What you will do >>
A. Answer these questions from the text on starting vegetable seeds in compost:
(i) On what page of the 1954 Sunset Western Garden Book is the seed compost recipe?
(ii) What three things does the disease triangle say are needed for a disease?
(iii) What type of compost does the University of California page name as a condition friendly to damping-off microbes?
B. Carry on the text on starting vegetable seeds in compost, picking up after its last sentence.

==== Text block

And in the original Sunset Western Garden Book published in 1954, it is written on page 84: “Here’s the recipe for a standard compost, suitable for a wide range of seeds: 1 part loam [soil]; 1 part clean river sand; 1 part leaf mold or peat moss.” Leaf mold is compost made of decomposed leaves.
Both old sources recommend basically the same mix, which includes soil and compost. And both have little to nothing to say about sterility. Jeavons says nothing about it while the 1954 Sunset Western Garden Book says, “If you have reason to believe that the soil used in your seed compost may be harboring [fungus] spores or pests, or if you simply like to be on the safe side, you can sterilize the seed mixture.”
Damping off disease
A common reason given for not using, or sterilizing, compost and soil in a seed-starting mix is to avoid the disease called damping off, which is said to be caused by several pathogens. The most common symptom of damping off is where a tiny vegetable seedling emerges only to have its stem shrivel just above ground level, after which the plant soon collapses and dies.
Once while giving a gardening presentation I mentioned that I use my homemade compost in which to grow vegetable seedlings. A woman in the audience asked me how I prevented damping off. “Let me think about that,” I said. “I haven’t seen damping off for a few years. I think it’s that I’ve learned to water the vegetable sowings properly.”
Damping off occurs, just as with any other disease, within the “disease triangle.” The disease triangle is a concept that says that in order to have a disease you must have three things: the pathogen, a plant that is susceptible to the pathogen, and environmental conditions that are friendly to the pathogen. Remove any single side of the triangle and you remove the disease.
My routine when starting vegetable seeds in compost
My routine when starting vegetable seeds in compost does not consider the first two sides of the disease triangle, but it does eliminate the third side — friendly environmental conditions — and that is all that’s necessary.
The University of California’s Integrated Pest Management page for damping off says that conditions are friendly to microbes that cause damping off when seeds are planted in cold wet soil, when soil drainage is poor, when seeds are planted too deeply, and when “green” compost is used. The short of it is that conditions have to be consistently wet, which makes sense since the disease is called damping off.

========
==== Recorded data

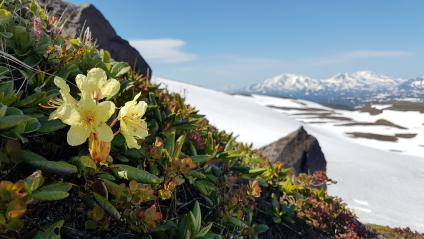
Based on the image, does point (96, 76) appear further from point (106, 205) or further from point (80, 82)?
point (106, 205)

========

Results of the exercise >>
A.
(i) Page 84.
(ii) The pathogen, a plant susceptible to the pathogen, and environmental conditions friendly to the pathogen.
(iii) "Green" compost.

B.
But we are largely in control of these conditions. My routine is to thoroughly water the compost before sowing and then to almost never water the compost again after sowing seeds and before the seedlings have emerged. I keep my trays of seedlings in full shade, either in my garage or under the shade of a tree. Almost always, the compost maintains enough moisture to germinate the seeds without ever even a light misting.
In other words, I remove the possibility for damping off by not overwatering.
An additional key practice is to move the seedlings into full sun all day long immediately after germination. This is necessary for their continued growth (so they don’t become spindly), and it incidentally helps prevent damping off.
Once the seedlings are in full sun, then you can begin watering as the compost loses moisture from evaporation and from the seedling drawing it out.
This compost is not that compost
As all composts are different, and there may be some in which vegetable seedlings don’t grow very well, let me mention what mine is generally made of. It’s something I think of as “chicken compost” because it comes from my chicken pen, which is stationed directly over the natural ground in our yard, and which I cover with a bedding of wood chips (at least one foot deep at first). Then over time I add garden scraps, food waste, weeds, urine, and then the chickens add their manure. Sometimes I also add manure from a neighbor’s horses.
In conclusion, I’m not saying that you should start vegetables in compost. I’m only saying that I know firsthand that you can, and that compost can start vegetable seedlings very well. Many other gardeners have been doing so for many years too.